Since the requirement was added that there be statistically uniform distribution of the lines selected from the file, I offer this simple approach.
"""randsamp - extract a random subset of n lines from a large file"""
import random
def scan_linepos(path):
    """return a list of seek offsets of the beginning of each line"""
    linepos = []
    offset = 0
    with open(path) as inf:     
        # WARNING: CPython 2.7 file.tell() is not accurate on file.next()
        for line in inf:
            linepos.append(offset)
            offset += len(line)
    return linepos
def sample_lines(path, linepos, nsamp):
    """return nsamp lines from path where line offsets are in linepos"""

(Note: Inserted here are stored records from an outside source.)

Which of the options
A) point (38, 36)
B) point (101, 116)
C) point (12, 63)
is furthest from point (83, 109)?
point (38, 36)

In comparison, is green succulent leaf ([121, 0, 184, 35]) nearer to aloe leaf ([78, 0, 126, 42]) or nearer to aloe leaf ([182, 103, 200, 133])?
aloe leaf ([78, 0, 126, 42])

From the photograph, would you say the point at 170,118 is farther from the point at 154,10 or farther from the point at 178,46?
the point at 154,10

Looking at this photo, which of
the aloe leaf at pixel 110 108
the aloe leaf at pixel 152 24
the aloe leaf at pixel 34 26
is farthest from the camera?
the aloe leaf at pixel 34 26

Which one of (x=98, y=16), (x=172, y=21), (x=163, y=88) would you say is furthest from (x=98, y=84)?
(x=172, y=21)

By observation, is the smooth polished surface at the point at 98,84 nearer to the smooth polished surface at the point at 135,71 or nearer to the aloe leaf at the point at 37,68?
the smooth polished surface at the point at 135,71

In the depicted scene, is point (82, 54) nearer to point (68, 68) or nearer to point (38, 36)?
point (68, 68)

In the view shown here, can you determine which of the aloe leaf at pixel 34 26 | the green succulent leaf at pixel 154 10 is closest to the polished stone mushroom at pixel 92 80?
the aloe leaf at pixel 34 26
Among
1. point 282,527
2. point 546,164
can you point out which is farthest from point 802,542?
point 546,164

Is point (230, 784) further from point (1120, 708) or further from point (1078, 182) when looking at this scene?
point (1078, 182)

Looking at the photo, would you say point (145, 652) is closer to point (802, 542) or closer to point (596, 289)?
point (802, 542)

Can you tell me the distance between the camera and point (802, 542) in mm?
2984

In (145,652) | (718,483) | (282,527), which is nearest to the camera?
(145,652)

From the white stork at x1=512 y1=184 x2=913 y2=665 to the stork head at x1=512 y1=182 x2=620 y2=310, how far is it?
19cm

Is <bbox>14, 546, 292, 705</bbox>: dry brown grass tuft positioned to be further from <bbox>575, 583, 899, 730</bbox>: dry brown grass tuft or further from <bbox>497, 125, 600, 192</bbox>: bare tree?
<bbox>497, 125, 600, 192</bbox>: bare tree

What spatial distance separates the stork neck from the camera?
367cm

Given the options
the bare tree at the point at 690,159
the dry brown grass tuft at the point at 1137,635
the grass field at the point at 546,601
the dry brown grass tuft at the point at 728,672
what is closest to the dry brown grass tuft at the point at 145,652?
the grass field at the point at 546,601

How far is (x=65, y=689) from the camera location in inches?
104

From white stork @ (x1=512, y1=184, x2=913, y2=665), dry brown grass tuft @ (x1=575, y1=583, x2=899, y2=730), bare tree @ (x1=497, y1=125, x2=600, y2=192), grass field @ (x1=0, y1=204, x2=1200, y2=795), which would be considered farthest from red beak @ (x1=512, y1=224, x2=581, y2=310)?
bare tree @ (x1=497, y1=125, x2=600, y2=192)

    offsets = random.sample(linepos, nsamp)
    offsets.sort()  # this may make file reads more efficient
    lines = []
    with open(path) as inf:
        for offset in offsets:
            inf.seek(offset)
            lines.append(inf.readline())
    return lines
dataset = 'big_data.txt'
nsamp = 5
linepos = scan_linepos(dataset) # the scan only need be done once
lines = sample_lines(dataset, linepos, nsamp)
print 'selecting %d lines from a file of %d' % (nsamp, len(linepos))
print ''.join(lines)
I tested it on a mock data file of 3 million lines comprising 1.7GB on disk. The scan_linepos dominated the runtime taking about 20 seconds on my not-so-hot desktop. 
Just to check the performance of sample_lines I used the timeit module as so
import timeit
t = timeit.Timer('sample_lines(dataset, linepos, nsamp)', 
        'from __main__ import sample_lines, dataset, linepos, nsamp')
trials = 10 ** 4
elapsed = t.timeit(number=trials)
print u'%dk trials in %.2f seconds, %.2fµs per trial' % (trials/1000,
        elapsed, (elapsed/trials) * (10 ** 6))
For various values of nsamp; when nsamp was 100, a single sample_lines completed in 460µs and scaled linearly up to 10k samples at 47ms per call.
The natural next question is Random is barely random at all?, and the answer is "sub-cryptographic but certainly fine for bioinformatics".